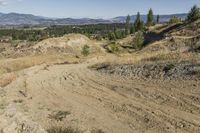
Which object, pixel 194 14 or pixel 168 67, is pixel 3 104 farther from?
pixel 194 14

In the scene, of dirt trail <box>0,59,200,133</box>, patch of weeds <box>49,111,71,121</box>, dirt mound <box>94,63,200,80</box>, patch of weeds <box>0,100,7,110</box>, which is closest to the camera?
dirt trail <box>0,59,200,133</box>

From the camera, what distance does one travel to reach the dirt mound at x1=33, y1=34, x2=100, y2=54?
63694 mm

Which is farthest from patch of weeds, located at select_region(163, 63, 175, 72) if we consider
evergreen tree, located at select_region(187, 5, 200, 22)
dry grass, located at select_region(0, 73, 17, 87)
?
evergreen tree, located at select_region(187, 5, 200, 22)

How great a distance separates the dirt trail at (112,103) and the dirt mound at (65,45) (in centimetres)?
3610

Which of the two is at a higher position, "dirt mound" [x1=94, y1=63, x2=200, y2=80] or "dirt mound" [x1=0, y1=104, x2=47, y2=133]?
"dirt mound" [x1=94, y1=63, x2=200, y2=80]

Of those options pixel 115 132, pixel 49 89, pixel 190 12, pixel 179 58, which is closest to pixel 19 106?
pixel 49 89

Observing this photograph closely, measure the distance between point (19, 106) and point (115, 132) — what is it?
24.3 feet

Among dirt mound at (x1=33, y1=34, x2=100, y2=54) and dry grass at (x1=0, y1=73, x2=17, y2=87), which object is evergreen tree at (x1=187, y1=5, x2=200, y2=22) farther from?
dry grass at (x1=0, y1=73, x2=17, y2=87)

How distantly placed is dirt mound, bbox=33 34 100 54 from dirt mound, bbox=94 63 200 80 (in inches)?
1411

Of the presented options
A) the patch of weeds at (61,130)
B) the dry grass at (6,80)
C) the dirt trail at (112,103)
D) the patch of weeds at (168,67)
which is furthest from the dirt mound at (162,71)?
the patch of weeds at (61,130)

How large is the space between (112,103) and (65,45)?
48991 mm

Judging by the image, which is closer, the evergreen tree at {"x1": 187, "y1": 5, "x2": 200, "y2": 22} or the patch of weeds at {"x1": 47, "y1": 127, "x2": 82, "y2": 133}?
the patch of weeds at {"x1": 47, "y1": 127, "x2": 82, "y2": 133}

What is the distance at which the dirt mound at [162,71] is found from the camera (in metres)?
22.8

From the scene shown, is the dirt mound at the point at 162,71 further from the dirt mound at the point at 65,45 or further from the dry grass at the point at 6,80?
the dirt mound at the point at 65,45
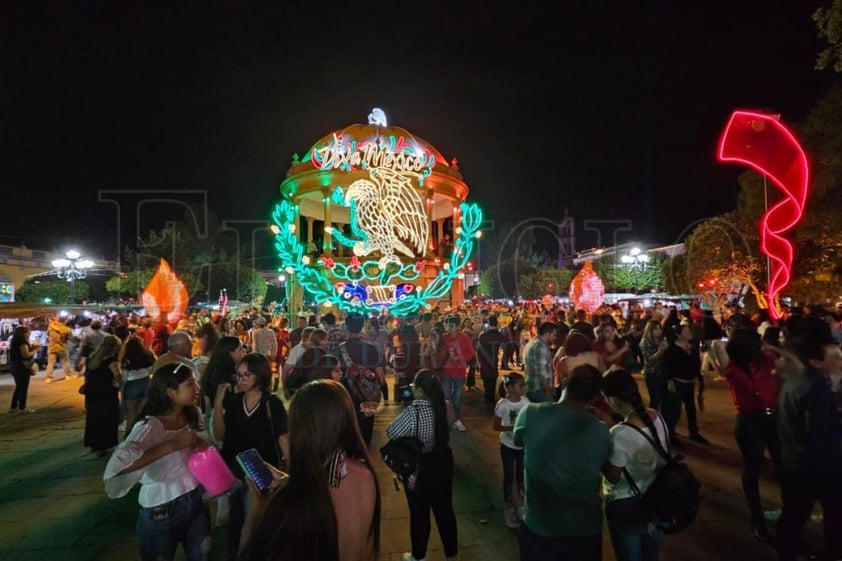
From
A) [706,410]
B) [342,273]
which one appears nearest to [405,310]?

_ _ _ _ _

## WHAT IS REQUIRED
Without the pictures, restate all the entries above exactly.

## THE COMPLETED TASK
Which object, pixel 194 14 or pixel 168 67, is pixel 3 104 farther from?
pixel 194 14

In the scene, of dirt trail <box>0,59,200,133</box>, patch of weeds <box>49,111,71,121</box>, dirt mound <box>94,63,200,80</box>, patch of weeds <box>0,100,7,110</box>, which is closest to the camera?
dirt trail <box>0,59,200,133</box>

From the camera, what distance does one travel to reach the dirt mound at x1=33, y1=34, x2=100, y2=54?
63694 mm

Which is farthest from patch of weeds, located at select_region(163, 63, 175, 72) if we consider
evergreen tree, located at select_region(187, 5, 200, 22)
dry grass, located at select_region(0, 73, 17, 87)
?
evergreen tree, located at select_region(187, 5, 200, 22)

How great a distance separates the dirt trail at (112,103) and the dirt mound at (65,45) (in centimetres)?
3610

Which of the two is at a higher position, "dirt mound" [x1=94, y1=63, x2=200, y2=80] or "dirt mound" [x1=0, y1=104, x2=47, y2=133]?
"dirt mound" [x1=94, y1=63, x2=200, y2=80]

Of those options pixel 115 132, pixel 49 89, pixel 190 12, pixel 179 58, which is closest to pixel 19 106?
pixel 49 89

Observing this photograph closely, measure the distance between point (19, 106) and point (115, 132) — what is it?
24.3 feet

Among dirt mound at (x1=33, y1=34, x2=100, y2=54) and dry grass at (x1=0, y1=73, x2=17, y2=87), which object is evergreen tree at (x1=187, y1=5, x2=200, y2=22) farther from?
dry grass at (x1=0, y1=73, x2=17, y2=87)

How distantly placed is dirt mound, bbox=33 34 100 54 from dirt mound, bbox=94 63 200 80 (in inches)?
1411

Of the presented options
A) the patch of weeds at (61,130)
B) the dry grass at (6,80)
C) the dirt trail at (112,103)
D) the patch of weeds at (168,67)
which is furthest from the dirt mound at (162,71)?
the patch of weeds at (61,130)

How large is the space between (112,103) and (65,45)?
48991 mm

Judging by the image, which is closer, the evergreen tree at {"x1": 187, "y1": 5, "x2": 200, "y2": 22} or the patch of weeds at {"x1": 47, "y1": 127, "x2": 82, "y2": 133}?
the patch of weeds at {"x1": 47, "y1": 127, "x2": 82, "y2": 133}

What is the distance at which the dirt mound at [162,71] is found from the camera (in metres)?
22.8

From the scene shown, is the dirt mound at the point at 162,71 further from the dirt mound at the point at 65,45 or further from the dry grass at the point at 6,80?
the dirt mound at the point at 65,45
From
A) [706,410]
B) [342,273]
which one appears nearest to [405,310]?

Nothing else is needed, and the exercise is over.